Ricordi e aneddoti dell'attore e autore
Vincenzo Salemme e Napoli: “Mi manca Massimo Troisi, la borghesia napoletana è feudale”
Quando lo presentano in televisione dicono che è un “attore comico napoletano” ma lo stesso non succede con un milanese. È una delle risposte di Vincenzo Salemme in una lunga intervista rilasciata a Il Corriere della Sera mentre porta in giro il suo spettacolo Napoletano? E famme ‘na pizza!. Eppure “a Napoli siamo noi che teniamo a rendere immortali cose che ci appartengono. La pizza, la mozzarella. O il rapporto pagano con San Gennaro. A Torino una signora mi disse: non capisco chi ha paura di andare a Napoli. Basta uscire senza mettersi l’orologio. Mi faceva i complimenti e fu razzista senza rendersene conto”.
Salemme ha raccontato il ritorno sul palco, l’emozione dopo le chiusure per via della pandemia da coronavirus. E ha ricordato l’infanzia a Bacoli. “Mamma maestra elementare, papà avvocato. A Napoli andai al liceo Umberto. Trenta chilometri, un altro mondo. Mi sentivo fuori posto. Essere provinciale negli Anni 70 era diverso. Oggi c’è Internet . . . Se mi prendevano in giro? Beh sì, a Bacoli parliamo a cantilena, la u al posto della o, ‘u pane, ‘i femmene”. L’educazione sentimentale al cinema di un prozio, i peplum, i western, gli inizi a recitare alle elementari per il vescovo, gli esordi con Eduardo De Filippo.

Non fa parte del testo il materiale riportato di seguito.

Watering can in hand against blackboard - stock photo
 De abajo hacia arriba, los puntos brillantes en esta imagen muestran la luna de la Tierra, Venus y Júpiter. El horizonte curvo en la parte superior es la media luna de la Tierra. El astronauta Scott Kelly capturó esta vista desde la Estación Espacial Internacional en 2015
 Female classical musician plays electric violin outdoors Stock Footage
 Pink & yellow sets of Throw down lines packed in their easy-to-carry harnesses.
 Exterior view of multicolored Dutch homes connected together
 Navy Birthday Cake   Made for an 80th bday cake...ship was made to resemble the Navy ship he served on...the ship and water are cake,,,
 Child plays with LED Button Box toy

“Mi piaceva il palcoscenico, potevo mostrarmi come non ero nella realtà. Avevo molti tic. Per esempio, dopo cinque metri mi giravo su me stesso. Per non impensierire mia madre, girandomi fingevo di salutarla. Recitavo per essere accettato. È qualcosa che ti rimane addosso. Alla seconda liceo recitai Napoli milionaria, una ragazza era amica di Sergio Solli che lavorava con Eduardo e mi fece fare uno spettacolino più professionale con Marisa Laurito. Poi un altro con Tato Russo. Avevo 17 anni. A 19, a Eduardo servivano comparse e mi diede due battute per la paga da attore. Mi vedeva così magro che pensava non avessi i soldi per il cibo“.
Un appunto politico – dall’autore del memorabile Lo strano caso di Felice C. – , sempre dai ricordi dell’adolescenza e dalle Feste dell’Unità. “Da ragazzo dovevo spacciare per freschi i calamari surgelati, a mille lire. Io dissentivo. Mi veniva risposto da un dirigente del partito: che t’importa, è un prezzo politico . . . Obiettai: ma noi siamo la verità. E lui: se gli dici la verità, il pesce non se lo comprano più. Qualche riflessione sulla sinistra andrebbe fatta”. Si considera un piccolo borghese. “La più bella borghesia è quella milanese: illuminata. A Napoli è feudale, più materiale; a Roma c’è la pancia della borghesia”.
A Salemme manca Massimo Troisi, “che purtroppo non ho conosciuto: aveva una dolcezza quasi femminile, pur essendo lui maschilissimo. Ma si possono dire queste cose, col politicamente corretto?”. Napoli “è Francia, Spagna, Grecia; è nobiltà barbona, ricchezza polverosa, astuzia senza luce; è una cacofonia armoniosa di suoni e di voci di paura. Napoli è tanta roba, la perdo di giorno e la ritrovo in sogno“. Piatto preferito, inevitabilmente: la pizza. Quella preferita a Napoli? “E come faccio a dirglielo? Se faccio un nome, gli altri mi ammazzano”.